On Nov. 9, 2016, he was asked by a sheriff’s investigator for a statement. Marti didn’t respond. In fact, Marti didn’t respond for 11 months. Why? Because, he said, he didn’t feel like he had to. Read my officers’ case report, he said. “It’s a non-event.”
In the end, the prosecuting attorney found there wasn’t enough evidence of an assault to warrant prosecution. But Marti was still wrong to not comply with a request for information from an investigator. If the allegation was a “non-event,” as Marti states, then complying with the investigator’s request should have been no issue. He doesn’t get to pick and choose which requests he will comply with.
Some background: On Sept. 7, 2016, Port Orchard police investigated a report that a mother had struck her child.

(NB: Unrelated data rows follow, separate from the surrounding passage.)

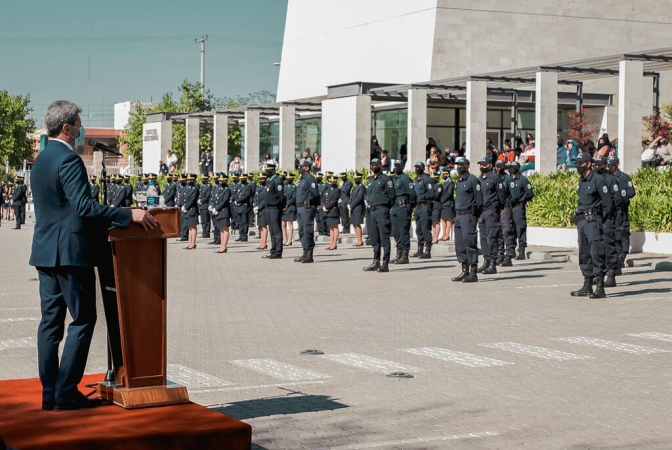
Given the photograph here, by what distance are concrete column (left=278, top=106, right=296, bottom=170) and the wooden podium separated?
38.5 meters

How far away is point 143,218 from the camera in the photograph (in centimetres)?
671

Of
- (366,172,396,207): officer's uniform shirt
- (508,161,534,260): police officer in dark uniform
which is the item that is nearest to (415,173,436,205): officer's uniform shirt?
(508,161,534,260): police officer in dark uniform

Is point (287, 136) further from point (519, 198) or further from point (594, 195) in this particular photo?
point (594, 195)

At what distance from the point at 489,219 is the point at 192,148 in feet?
111

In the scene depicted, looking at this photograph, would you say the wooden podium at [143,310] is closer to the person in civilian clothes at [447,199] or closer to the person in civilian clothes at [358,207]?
the person in civilian clothes at [358,207]

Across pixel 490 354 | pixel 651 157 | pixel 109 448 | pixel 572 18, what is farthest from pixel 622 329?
pixel 572 18

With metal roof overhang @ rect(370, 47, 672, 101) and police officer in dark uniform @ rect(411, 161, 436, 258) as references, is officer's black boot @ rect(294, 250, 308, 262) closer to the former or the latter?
police officer in dark uniform @ rect(411, 161, 436, 258)

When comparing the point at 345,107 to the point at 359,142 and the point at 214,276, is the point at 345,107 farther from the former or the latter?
the point at 214,276

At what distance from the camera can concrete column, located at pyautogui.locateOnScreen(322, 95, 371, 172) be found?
3950 centimetres

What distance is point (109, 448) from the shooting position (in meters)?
6.02

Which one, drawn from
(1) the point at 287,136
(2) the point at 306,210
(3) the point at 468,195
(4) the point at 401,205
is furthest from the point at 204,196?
(3) the point at 468,195

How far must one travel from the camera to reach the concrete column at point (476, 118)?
118ft

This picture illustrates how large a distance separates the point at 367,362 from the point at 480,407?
2289 millimetres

Ultimately, the woman was not arrested and not charged. But she became upset and yelled during the encounter with police. She said she lost her temper when an officer told her child, “I’m really sorry you have to be stuck with this mommy.” (Officer Jerry Jensen made no mention of that in his report, but did write, when the mom called 911, “I went back to my car while she had a meltdown with CenCom.”)
The mother told the Kitsap News Group that the 911 operator advised her to calm down and get out of her car, and that when she did so, “I was grabbed by my shoulders and shoved up against the car.” That was the level of force she categorized as an assault.
The woman visited Mayor Rob Putaansuu two days later and complained, and he recommended that she report any alleged assault to the Kitsap County Sheriff’s Office, which she did on Sept. 19, 2016.
Sheriff’s Sgt. Daniel Twomey wrote Marti on Nov. 9, 2016, advising he had completed a case report and forwarded it to the prosecutor’s office. Chief Deputy Prosecuting Attorney Ione George asked Twomey to obtain a statement from Marti regarding the incident. “I can take the statement from you orally, or I believe completing a supplemental report to your [case report] would suffice,” Twomey wrote Marti.
Almost 10 months later, on Aug. 31, 2017, George said she had recently asked again for the information. Asked why the next day, Marti told this newspaper that the allegation was “a non-event” and that the sheriff’s office should simply read his own officers’ case reports.
Even though the investigation was completed, the sheriff’s office and the prosecutor’s office declined to release documents related to the case; presumably, because the prosecutor had asked for a statement from Marti, officials were able to claim the investigation was ongoing and the documents therefore exempt from public disclosure.
This forced this newspaper to file public records requests with several agencies so we could gather facts regarding what had happened. (In our public records requests, we learned Marti has been the subject of five employee incident reports, one of which resulted in a warning and two of which involved his temper; the latter two spurred our interest in the Sept. 7, 2016, case.)
After our last public records requests, perhaps coincidentally, Marti submitted the information George sought and she issued her decision.
This should never have been allowed to drag on this long. In our opinion, Marti received treatment that generally would not be afforded anyone else.
The public deserves to know that all individuals, even police chiefs, are treated the same under the law.